Deep summer calls for fresh dill – cooler somehow, with that particular green bitterness that pairs beautifully with sliced tomatoes and cold drinks on the porch. A handful of fresh basil works well too.

Farmer’s cheese welcomes whatever the garden or hedgerow has to offer. That’s one of the things I love most about it.


On Shaping

Once the curds are strained and salted, you have a choice. You can keep the cheese loose and crumbly… the way you’d use ricotta, spooned over things, stirred into things, eaten straight from a bowl with a fork. Or you can press it into a round, wrap it tight in the cheesecloth, set a plate on top, and let it chill for an hour in the refrigerator. What comes out is a small, firm wheel you can slice, set on a board, serve to company without apology.

Both are right. It just depends on what you’re making it for.


On Keeping

Farmer’s cheese is meant to be eaten soon. It will keep, refrigerated in an airtight container, for four or five days, though in my experience it rarely makes it that long. If the curds begin to dry out, stir in a spoonful of the reserved whey or a small splash of milk and it comes right back.

And do save the whey. Use it in place of water when you bake bread. Stir it into soup. Give it to the chickens. Nothing from this process needs to go to waste.

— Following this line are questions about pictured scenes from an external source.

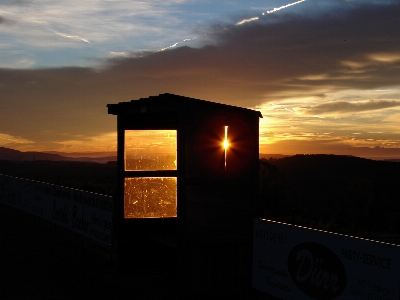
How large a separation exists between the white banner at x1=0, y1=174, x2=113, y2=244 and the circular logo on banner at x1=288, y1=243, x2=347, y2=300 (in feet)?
18.5

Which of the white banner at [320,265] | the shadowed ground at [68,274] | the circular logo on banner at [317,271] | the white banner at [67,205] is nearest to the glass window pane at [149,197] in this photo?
the white banner at [67,205]

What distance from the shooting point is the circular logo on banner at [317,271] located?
24.5 ft

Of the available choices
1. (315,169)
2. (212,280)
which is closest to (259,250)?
(212,280)

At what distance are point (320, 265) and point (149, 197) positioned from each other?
202 inches

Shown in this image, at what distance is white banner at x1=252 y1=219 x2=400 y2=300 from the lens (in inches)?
265

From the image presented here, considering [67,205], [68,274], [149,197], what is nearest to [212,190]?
[149,197]

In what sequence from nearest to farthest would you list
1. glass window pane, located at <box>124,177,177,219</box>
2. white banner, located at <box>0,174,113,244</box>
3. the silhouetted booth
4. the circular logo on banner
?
the circular logo on banner
the silhouetted booth
glass window pane, located at <box>124,177,177,219</box>
white banner, located at <box>0,174,113,244</box>

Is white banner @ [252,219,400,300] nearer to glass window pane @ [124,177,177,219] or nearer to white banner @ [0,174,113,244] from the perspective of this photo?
glass window pane @ [124,177,177,219]

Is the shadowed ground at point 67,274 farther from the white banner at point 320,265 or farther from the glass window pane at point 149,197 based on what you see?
the white banner at point 320,265

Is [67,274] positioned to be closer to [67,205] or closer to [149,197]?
[149,197]

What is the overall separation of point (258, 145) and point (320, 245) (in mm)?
2435

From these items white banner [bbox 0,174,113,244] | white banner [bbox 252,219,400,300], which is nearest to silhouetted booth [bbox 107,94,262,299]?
white banner [bbox 252,219,400,300]

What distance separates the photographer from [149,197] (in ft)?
39.4

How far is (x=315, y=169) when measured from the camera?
130m
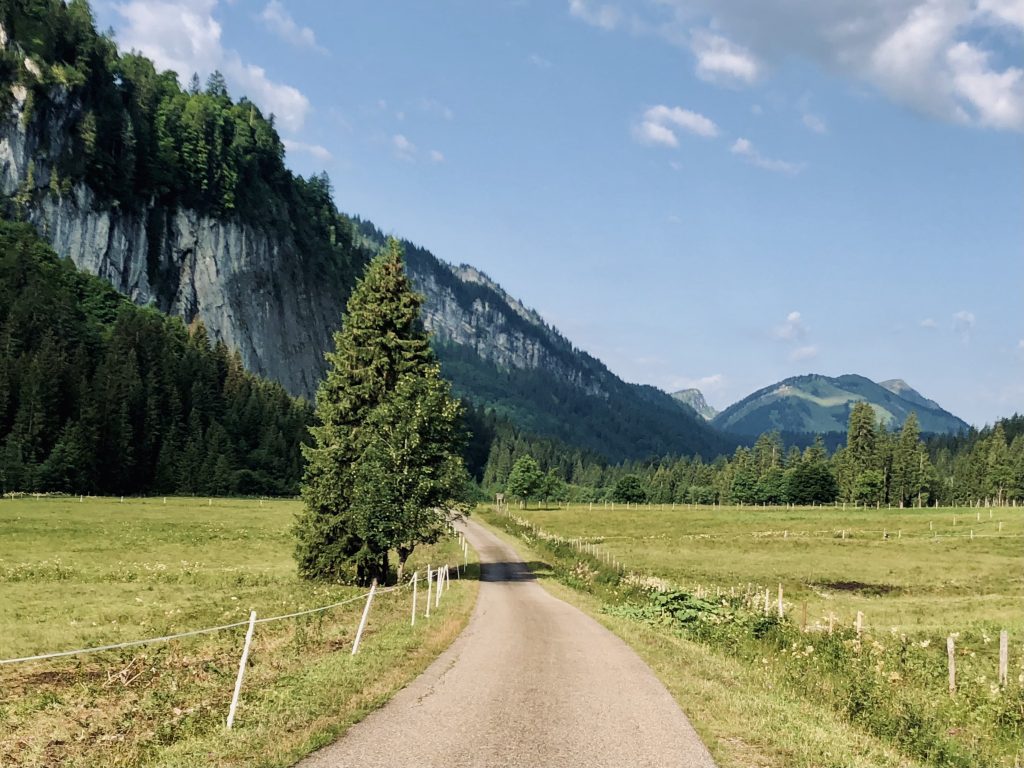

Rustic charcuterie board with a homemade herbed farmers cheese wheel, fresh strawberries, salami, crackers, and a glass milk bottle

Fresh Homemade Farmer’s Cheese

With just a half-gallon of whole milk, a splash of vinegar, and a pinch of salt, you can make a soft, fresh farmer’s cheese right in your own kitchen – no special skills, no fancy equipment, and no goats required. This is simple, old-fashioned cheesemaking the way farm kitchens have always done it: ready in an afternoon, gone by evening. Stir in a handful of fresh chives or whatever herbs the garden has to offer, press it into a round, and set it on a board with crackers and fruit.
Prep Time 10 minutes
Cook Time 20 minutes
Rest & Drain 30 minutes
Total Time 1 hour
Course: Appetizers and Snacks
Cuisine: American

Ingredients
  

  • – ½ gallon pasteurized whole milk not ultra-pasteurized
  • – ¼ cup white vinegar
  • – 1 teaspoon kosher salt
  • – 3 tablespoons finely chopped fresh chives dill, or wild garlic chives (optional, but recommended)

Equipment

  • Large heavy-bottomed pot or Dutch oven
  • Long-handled spoon for stirring
  • Instant-read or candy thermometer (optional, but helpful)
  • Cheesecloth
  • Colander
  • Large bowl (to catch the whey)
  • Ladle
  • Knife and cutting board (for herbs)
  • Two plates (if pressing into a wheel)

Method
 

  1. Pour the milk into a large, heavy-bottomed pot and heat over medium to medium-low, stirring occasionally to prevent scorching. Heat until small bubbles form around the edges and the milk is steaming and very nearly at a boil – around 190°F if you’re using a thermometer. Remove from heat.
  2. Pour in the vinegar and stir gently. The milk will begin separating into curds and whey within moments. Give it one slow stir, then set it aside and let it rest, undisturbed, for 15 minutes.
  3. While the curds rest, line a colander with a double layer of dampened cheesecloth and set it over a large bowl.
  4. If you’re adding herbs, stir them gently into the curds now.
  5. Ladle the curds and whey into the cheesecloth-lined colander. Let it drain for a few minutes, then gather the cloth around the curds and squeeze gently. Press more firmly for a crumblier cheese; leave more moisture in for something spreadable.
  6. Transfer the curds to a bowl, stir in the salt, and taste. Add a spoonful of reserved whey if the cheese seems drier than you’d like.
  7. To serve loose: transfer to a bowl and use immediately, or refrigerate.
  8. To shape into a wheel: keep the curds in the cheesecloth and press into a round mound on a plate. Set a second plate on top and press gently to form a disc about 1 to 1½ inches thick. Refrigerate, still wrapped, for at least one hour before unwrapping and serving.

Notes

Keeps in the refrigerator for 4 to 5 days.